Nothing but an exact copy is asked for: the lines in the material below from the one with "1242x2688 Bald Eagle Flight" through the one with "Bernese Mountain Puppy by Alice Leggett", pictures excluded.

### AVAILABLE DATA ###

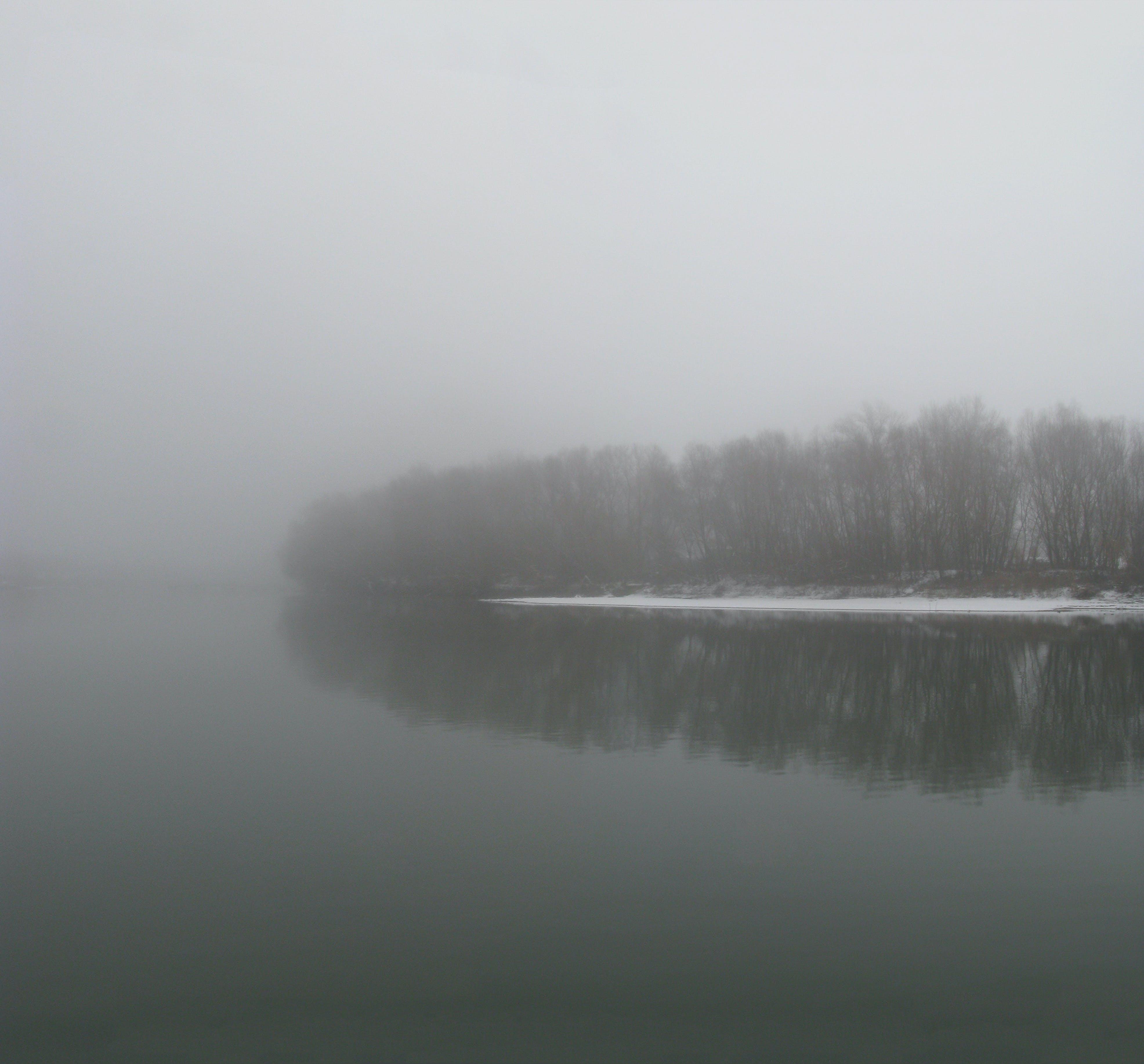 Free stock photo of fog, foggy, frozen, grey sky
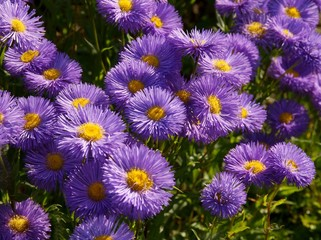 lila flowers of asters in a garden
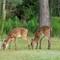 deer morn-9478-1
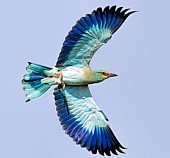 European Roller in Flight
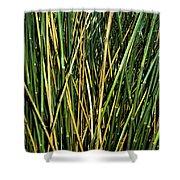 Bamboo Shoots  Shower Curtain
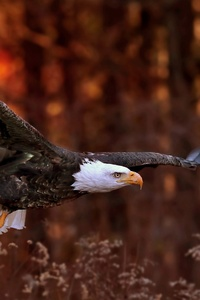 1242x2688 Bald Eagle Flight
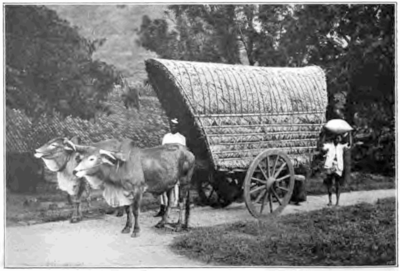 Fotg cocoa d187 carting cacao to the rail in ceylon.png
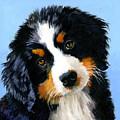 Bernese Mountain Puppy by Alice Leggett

###
### AVAILABLE DATA ###

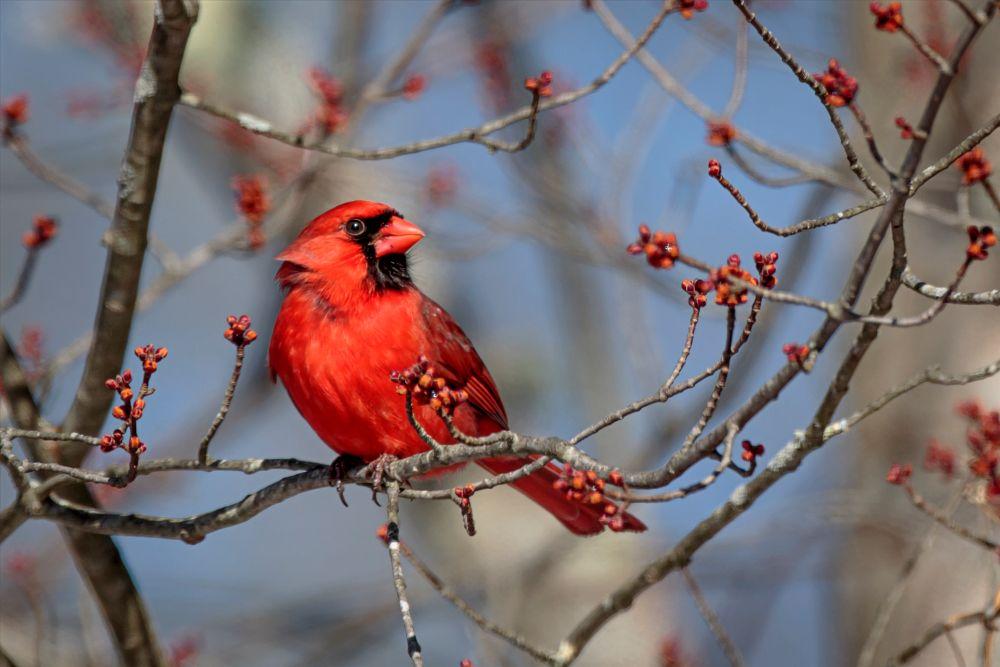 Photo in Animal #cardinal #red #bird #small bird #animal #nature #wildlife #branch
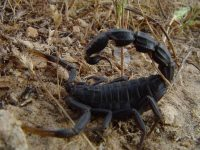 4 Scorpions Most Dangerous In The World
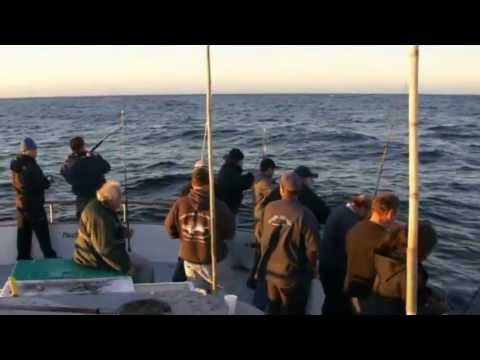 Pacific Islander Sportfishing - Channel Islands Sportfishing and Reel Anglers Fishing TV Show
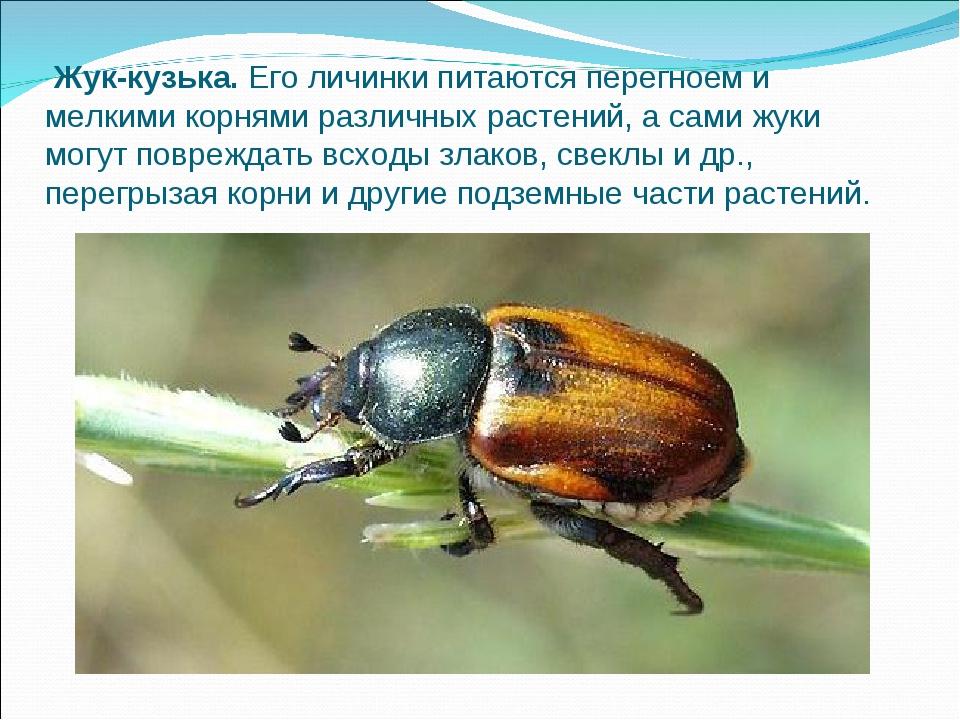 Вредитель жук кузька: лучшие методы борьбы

###

> **REPLY**
 1242x2688 Bald Eagle Flight
 Fotg cocoa d187 carting cacao to the rail in ceylon.png
 Bernese Mountain Puppy by Alice Leggett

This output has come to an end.